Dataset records
────────────────────────────────────────

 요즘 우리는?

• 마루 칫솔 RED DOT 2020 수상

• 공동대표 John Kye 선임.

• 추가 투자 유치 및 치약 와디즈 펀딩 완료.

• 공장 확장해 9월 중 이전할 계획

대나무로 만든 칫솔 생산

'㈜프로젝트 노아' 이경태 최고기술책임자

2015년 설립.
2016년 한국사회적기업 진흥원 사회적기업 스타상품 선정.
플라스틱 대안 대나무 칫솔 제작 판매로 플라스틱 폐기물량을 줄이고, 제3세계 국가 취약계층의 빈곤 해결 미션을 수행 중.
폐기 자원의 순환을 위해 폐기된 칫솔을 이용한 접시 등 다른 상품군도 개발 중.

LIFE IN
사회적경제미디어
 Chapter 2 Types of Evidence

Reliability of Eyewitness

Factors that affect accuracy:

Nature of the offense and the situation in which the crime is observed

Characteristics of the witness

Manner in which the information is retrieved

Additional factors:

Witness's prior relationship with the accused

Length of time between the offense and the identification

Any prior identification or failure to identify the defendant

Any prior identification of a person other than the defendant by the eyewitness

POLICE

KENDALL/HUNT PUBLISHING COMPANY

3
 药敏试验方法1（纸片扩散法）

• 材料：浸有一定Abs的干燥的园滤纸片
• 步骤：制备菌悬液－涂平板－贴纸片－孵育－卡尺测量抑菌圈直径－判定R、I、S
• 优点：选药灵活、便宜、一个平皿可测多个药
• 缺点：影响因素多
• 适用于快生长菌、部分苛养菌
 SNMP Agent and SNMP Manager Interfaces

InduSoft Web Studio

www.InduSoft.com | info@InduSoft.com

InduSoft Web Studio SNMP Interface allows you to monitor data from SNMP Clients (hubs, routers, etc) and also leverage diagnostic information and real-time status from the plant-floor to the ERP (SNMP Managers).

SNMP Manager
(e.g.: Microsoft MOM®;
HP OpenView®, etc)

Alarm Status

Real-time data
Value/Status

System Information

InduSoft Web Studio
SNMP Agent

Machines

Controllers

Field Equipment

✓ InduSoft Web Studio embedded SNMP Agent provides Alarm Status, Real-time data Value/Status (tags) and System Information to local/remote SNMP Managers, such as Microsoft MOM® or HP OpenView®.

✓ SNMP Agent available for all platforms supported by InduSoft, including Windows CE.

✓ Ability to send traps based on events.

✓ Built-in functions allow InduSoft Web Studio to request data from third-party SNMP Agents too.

────────────────────────────────────────

Task to carry out
Copy the lines above exactly, beginning at the line that has "폐기 자원의 순환을 위해 폐기된 칫솔을 이용한 접시 등 다른 상품군도 개발 중." and stopping after the line that has "Characteristics of the witness", and omit the rest.

Task answer
폐기 자원의 순환을 위해 폐기된 칫솔을 이용한 접시 등 다른 상품군도 개발 중.

LIFE IN
사회적경제미디어
 Chapter 2 Types of Evidence

Reliability of Eyewitness

Factors that affect accuracy:

Nature of the offense and the situation in which the crime is observed

Characteristics of the witness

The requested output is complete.